Autophagy is essential for degrading cytoplasmic proteins and organelles, including the selective clearance of damaged mitochondria to maintain mitochondrial quality and energy homeostasis [11]. Beclin-1, as a key component of the PI3K-III (class III phosphoinositide 3-kinase) complex, is an important biomarker for autophagic vesicle formation. Autophagic vesicle selectively recognizes proteins tagged with p62. This process is initiated by the binding of p62 to LC3 via its LIR (LC3-interacting region) domain, which facilitates the incorporation of ubiquitinated proteins into nascent autophagic vesicles. Following fusion with lysosomes to form autophagic vesicles, the acidification of the internal compartment leads to the complete degradation of p62 along with its associated cargo [42]. Western blot analysis confirmed that bixafen treatment increased Beclin-1 and reduced p62 expression compared to the control (Figure 11C,D), indicating autophagy induction. As with apoptosis-related proteins, antibody specificity also posed a challenge for autophagy markers. There were no bands corresponding to LC3-I or LC3-II detected. These limitations highlight the considerable gap between current research on fungal programmed cell death and the well-established framework in mammalian systems.

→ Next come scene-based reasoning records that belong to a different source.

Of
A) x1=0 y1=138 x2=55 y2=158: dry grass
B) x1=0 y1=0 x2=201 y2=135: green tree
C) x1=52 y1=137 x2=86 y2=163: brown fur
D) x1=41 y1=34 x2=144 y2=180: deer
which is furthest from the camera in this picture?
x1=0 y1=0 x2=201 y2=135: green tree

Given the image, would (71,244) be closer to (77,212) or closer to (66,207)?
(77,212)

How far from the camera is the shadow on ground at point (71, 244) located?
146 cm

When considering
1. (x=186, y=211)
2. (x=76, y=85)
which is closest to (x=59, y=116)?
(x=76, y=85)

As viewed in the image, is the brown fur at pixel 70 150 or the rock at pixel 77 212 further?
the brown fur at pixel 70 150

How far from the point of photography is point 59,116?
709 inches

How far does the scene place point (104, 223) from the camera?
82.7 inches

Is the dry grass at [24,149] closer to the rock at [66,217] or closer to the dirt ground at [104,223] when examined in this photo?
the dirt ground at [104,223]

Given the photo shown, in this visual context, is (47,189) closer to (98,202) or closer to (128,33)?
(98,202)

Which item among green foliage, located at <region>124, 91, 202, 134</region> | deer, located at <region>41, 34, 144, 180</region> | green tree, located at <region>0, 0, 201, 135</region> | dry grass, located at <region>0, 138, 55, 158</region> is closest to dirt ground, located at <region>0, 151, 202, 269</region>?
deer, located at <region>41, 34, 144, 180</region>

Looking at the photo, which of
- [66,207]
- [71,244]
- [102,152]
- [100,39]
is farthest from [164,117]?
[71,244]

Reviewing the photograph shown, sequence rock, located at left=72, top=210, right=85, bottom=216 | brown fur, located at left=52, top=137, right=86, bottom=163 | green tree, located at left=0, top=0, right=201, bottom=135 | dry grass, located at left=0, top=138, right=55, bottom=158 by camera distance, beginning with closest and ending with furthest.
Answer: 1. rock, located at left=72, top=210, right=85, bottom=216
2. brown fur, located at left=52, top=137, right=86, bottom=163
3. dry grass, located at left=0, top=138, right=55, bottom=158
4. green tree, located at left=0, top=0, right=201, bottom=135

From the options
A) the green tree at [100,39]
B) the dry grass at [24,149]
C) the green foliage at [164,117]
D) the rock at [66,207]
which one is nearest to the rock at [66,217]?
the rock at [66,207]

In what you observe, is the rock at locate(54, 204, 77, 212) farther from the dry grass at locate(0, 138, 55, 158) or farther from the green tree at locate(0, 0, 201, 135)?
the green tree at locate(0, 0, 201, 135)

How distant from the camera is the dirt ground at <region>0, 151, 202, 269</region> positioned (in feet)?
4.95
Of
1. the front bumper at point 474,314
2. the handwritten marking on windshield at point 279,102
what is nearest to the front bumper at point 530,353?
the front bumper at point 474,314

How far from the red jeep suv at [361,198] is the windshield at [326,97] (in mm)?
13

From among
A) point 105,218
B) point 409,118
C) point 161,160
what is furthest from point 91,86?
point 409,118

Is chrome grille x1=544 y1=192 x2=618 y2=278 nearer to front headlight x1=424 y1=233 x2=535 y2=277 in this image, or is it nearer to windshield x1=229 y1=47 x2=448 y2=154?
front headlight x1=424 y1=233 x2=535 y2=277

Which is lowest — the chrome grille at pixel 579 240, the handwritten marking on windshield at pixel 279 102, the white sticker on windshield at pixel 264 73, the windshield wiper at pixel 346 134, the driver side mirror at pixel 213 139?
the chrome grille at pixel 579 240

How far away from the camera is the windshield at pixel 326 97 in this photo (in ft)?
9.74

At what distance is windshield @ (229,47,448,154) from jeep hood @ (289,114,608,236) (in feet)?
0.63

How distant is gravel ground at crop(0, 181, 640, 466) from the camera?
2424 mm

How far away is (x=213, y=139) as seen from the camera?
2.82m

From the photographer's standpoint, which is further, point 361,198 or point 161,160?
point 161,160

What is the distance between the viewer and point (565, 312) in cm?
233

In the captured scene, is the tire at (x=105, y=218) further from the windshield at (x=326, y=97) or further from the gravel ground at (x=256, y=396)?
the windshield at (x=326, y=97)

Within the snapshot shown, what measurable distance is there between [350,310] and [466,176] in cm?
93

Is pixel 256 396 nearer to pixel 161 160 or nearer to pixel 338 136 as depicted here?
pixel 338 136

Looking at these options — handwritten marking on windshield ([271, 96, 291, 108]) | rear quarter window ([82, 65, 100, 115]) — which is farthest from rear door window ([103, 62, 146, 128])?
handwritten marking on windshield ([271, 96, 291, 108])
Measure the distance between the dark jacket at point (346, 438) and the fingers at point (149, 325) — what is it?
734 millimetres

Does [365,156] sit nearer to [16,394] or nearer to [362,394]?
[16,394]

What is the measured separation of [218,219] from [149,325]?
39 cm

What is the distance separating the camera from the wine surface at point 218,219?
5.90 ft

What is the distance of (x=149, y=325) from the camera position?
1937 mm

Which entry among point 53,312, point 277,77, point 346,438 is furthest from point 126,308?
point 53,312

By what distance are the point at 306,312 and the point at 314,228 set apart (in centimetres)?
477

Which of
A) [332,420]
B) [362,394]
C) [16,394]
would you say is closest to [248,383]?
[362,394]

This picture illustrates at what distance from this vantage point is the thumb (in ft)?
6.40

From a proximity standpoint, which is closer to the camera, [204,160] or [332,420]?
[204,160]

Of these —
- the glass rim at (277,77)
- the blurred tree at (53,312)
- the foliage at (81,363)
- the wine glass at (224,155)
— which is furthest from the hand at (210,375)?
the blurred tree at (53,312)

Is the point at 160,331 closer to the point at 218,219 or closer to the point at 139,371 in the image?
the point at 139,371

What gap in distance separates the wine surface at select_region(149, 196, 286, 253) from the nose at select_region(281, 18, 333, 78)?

In mammalian systems, biochemical techniques such as flow cytometry, Western blot, and immunohistochemistry are now routinely employed to investigate PCD pathways and their key regulators, particularly at the protein level. In contrast, research on the PCD of fungi, especially in filamentous fungi, remains constrained by several factors, including the presence of rigid cell walls, non-spore morphologies, and a lack of highly specific antibodies and fluorescent probes. These limitations restrict the experimental approaches available for confirming PCD in fungi, which currently rely heavily on morphological observations. Future efforts should focus on developing broader and more robust methods for detecting fungal PCD, thereby providing a foundation for deeper mechanistic studies into the regulatory factors and signaling pathways involved.

4. Conclusions

This study found that bixafen triggered oxidative stress, leading to mitochondrial dysfunction and the activation of a mitochondria-mediated cell death pathway in R. solani. These results provide new mechanistic insights into the antifungal activity of bixafen, which demonstrates that inducing endogenous fungal programmed cell death represents a promising strategy for pathogen control.